**** Data for processing
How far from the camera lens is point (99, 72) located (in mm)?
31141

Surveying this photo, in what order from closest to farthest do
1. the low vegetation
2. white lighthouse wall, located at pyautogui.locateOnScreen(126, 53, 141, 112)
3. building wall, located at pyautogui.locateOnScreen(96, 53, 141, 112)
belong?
********
Written problem:
Set down each of the items above word for word, keeping every line as it stands.

Worked solution:
How far from the camera lens is point (99, 72) located (in mm)?
31141

Surveying this photo, in what order from closest to farthest do
1. the low vegetation
2. white lighthouse wall, located at pyautogui.locateOnScreen(126, 53, 141, 112)
3. building wall, located at pyautogui.locateOnScreen(96, 53, 141, 112)
belong?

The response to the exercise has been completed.